Many bad things in our society are abating. The divorce rate last year hit a 50-year low; teen pregnancies are at their lowest rate since the 1930s; out-of-wedlock births reached their height in 2008 and are declining. The abortion rate may be lower than it was when the Supreme Court decided Roe v. Wade in 1973. But, Mr. Levin notes, positive behaviors are also declining: “There are fewer divorces because there are fewer marriages.” “Fewer teenagers are dying in car accidents because fewer teenagers are getting driver’s licenses.” It isn’t only teen sex that’s declining, it’s teen dating. “There is less social disorder, we might say, because there is less social life.”

Normal human misbehavior hasn’t gone anywhere, but it’s being joined by a more profound and fundamental problem: “disordered passivity—a failure to launch, which leaves too many Americans on the sidelines of life.” Restraint and self-discipline chip away at wildness, “but what if we fail to act on our longings to begin with?”

Are many of the young failing to “get on with life”? If so, why?

The new passivity is global, and further along in parts of Europe and Asia. “Social inertness,” Mr. Levin writes, is surely a response in part to the breakdown of the traditional social order itself: the waning of “life scripts” provided by family, religion and traditional norms. Younger Americans are “less sure of where to step and how to build their lives.” They have probably received, too, an exaggerated sense of the material challenges presented by marriage and parenthood: “Many younger Americans now think it was much easier than it really was for their parents to live on one income or have that additional child.”

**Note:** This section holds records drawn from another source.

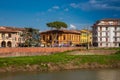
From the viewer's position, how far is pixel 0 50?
81438 mm

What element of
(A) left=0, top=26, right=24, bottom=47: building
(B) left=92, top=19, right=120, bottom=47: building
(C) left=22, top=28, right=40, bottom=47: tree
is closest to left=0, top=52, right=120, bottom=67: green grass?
(A) left=0, top=26, right=24, bottom=47: building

We are seeing “a rising generation acutely averse to risk, and so to every form of dynamism,” and this trend isn’t confined to the young. “Excessive risk aversion” is deforming other areas of American life, from child rearing to work and public leadership. And it seems intertwined with a more general tendency toward inhibition and constriction—we see this in speech and conduct codes, which leave Americans “walking on eggshells around each other in many of our major institutions.” This new ethos “stifles the public arena while denying us recourse to private arenas and tells us how not to behave without showing us how to thrive.”

And of course the internet, which turns a personal life into performance, “where we display ourselves without really connecting.” More people are “functional loners.” Erotic energies are dissipated into substitutes, such as pornography, which has grown into “a hideous, colossal scourge that our society has inexplicably decided to pretend it can do nothing about.” That part should be underlined.

A change in the character of social breakdown doesn’t require arguments for self-discipline but a case for exertion and activity—for gambling on life and joining it. “We have to make a deeper, warmer argument—a case against giving up that is rooted in what we have to gain not just by living but by living well.”

It would be an argument “for the good of life.” We must “persuade human beings to overcome passivity and paralysis and jump into life.”

This is all true.

We are all pilgrims. At some point you must trust life, trust God, and push off.

This is offered just in case you run out of things to talk about at the table.